Des Français qui font confiance à leurs maire… pour protéger l’environnement

Des Français pessimistes et défiants qui font encore confiance à leurs maires

Parue en septembre 2019, la septième vague du baromètre annuel « Fractures françaises » réalisée par Ipsos pour Le Monde, La Fondation Jean-Jaurès et l’Institut Montaigne révèle que la grande majorité des Français considèrent leur pays en déclin (73%), voire pour près d’un quart d’entre-eux que celui-ci est irréversible.

Ce pessimisme s’accompagne d’une forte défiance : seul 21% des Français considèrent pouvoir faire confiance à la plupart des gens. Bonne surprise à 6 mois des élections municipales, la confiance dans les maires progresse pour atteindre 70% des Français, alors dans le même temps, celle envers les députés recule encore pour s’établir à 25%. Le sondage fait également état d’une baisse de la confiance envers les grandes entreprises (34%) ou les syndicats (28%), quand celle envers les PME reste stable (81%).

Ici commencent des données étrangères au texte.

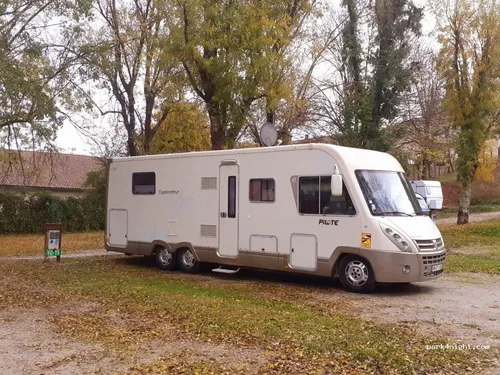 Camping de Bourg-Charente 5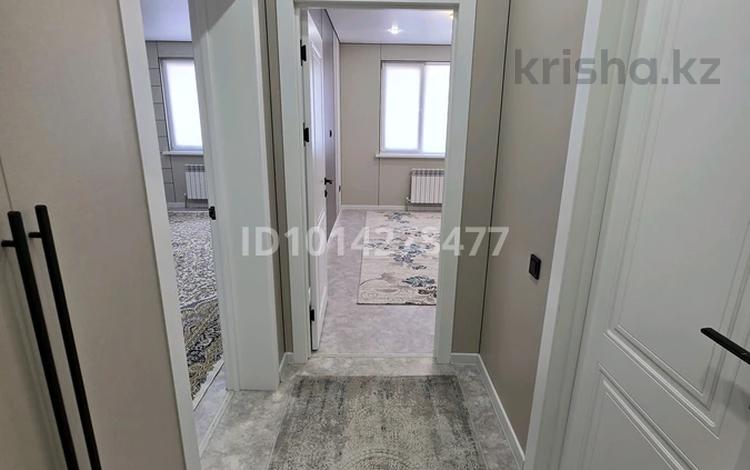 2-комнатная квартира · 44 м² · 9/10 этаж, Райымбека 174/2 за 350 000 ₸ в Алматы, Алмалинский р-н — фото 2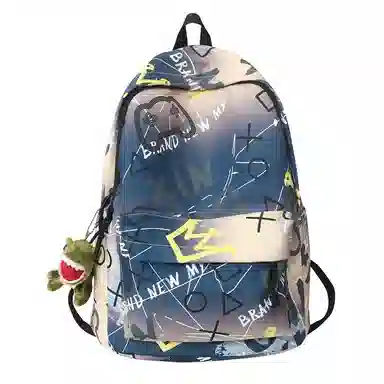 BUBM Backpack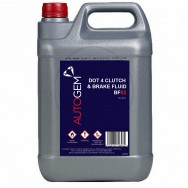 Image for Dot 4 Brake Fluid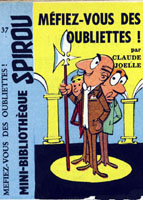 Couverture du mini-rcit
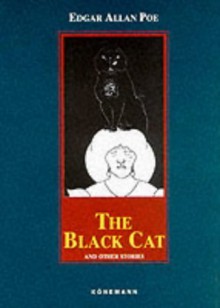 The Black Cat and Other Stories by Edgar Allan Poe (1998-01-31) - Edgar Allan Poe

Les prochaines élections municipales devraient être très suivies par les Français car ils considèrent que ce sont eux, les citoyens, et les élus locaux qui ont un rôle important (51%) à jouer dans le système démocratique, devant les élus nationaux (44%), les médias (32%) ou les intellectuels (22%)

La protection de l’environnement, priorité confirmée pour 2020

La protection de l’environnement est la principale préoccupation (52%) des Français devant l’avenir du système social (46%) et le pouvoir d’achat (42%). Et si les Français attendent une intervention du gouvernement en priorité sur ces thèmes, des précédents sondages ont également identifié la protection de l’environnement et l’écologie comme thème principal des prochaines élections municipales de mars 2020.

Mais les Français restent partagés sur la méthode. En effet, lorsque les sondeurs leur demandent de choisir entre crise sociale et crise environnementale, les Français se coupent en deux : seuls 51% des Français souhaitent que « le gouvernement prenne des mesures rapides et énergétiques pour faire face à l’urgence environnementale, même si cela signifie de demander aux Français et aux entreprises des sacrifices financiers ».

A noter que « l’opposition entre les personnes faisant de la question environnementale leur priorité et celles qui en font un aspect secondaire » est le clivage le plus structurant dans la société aux yeux des Français.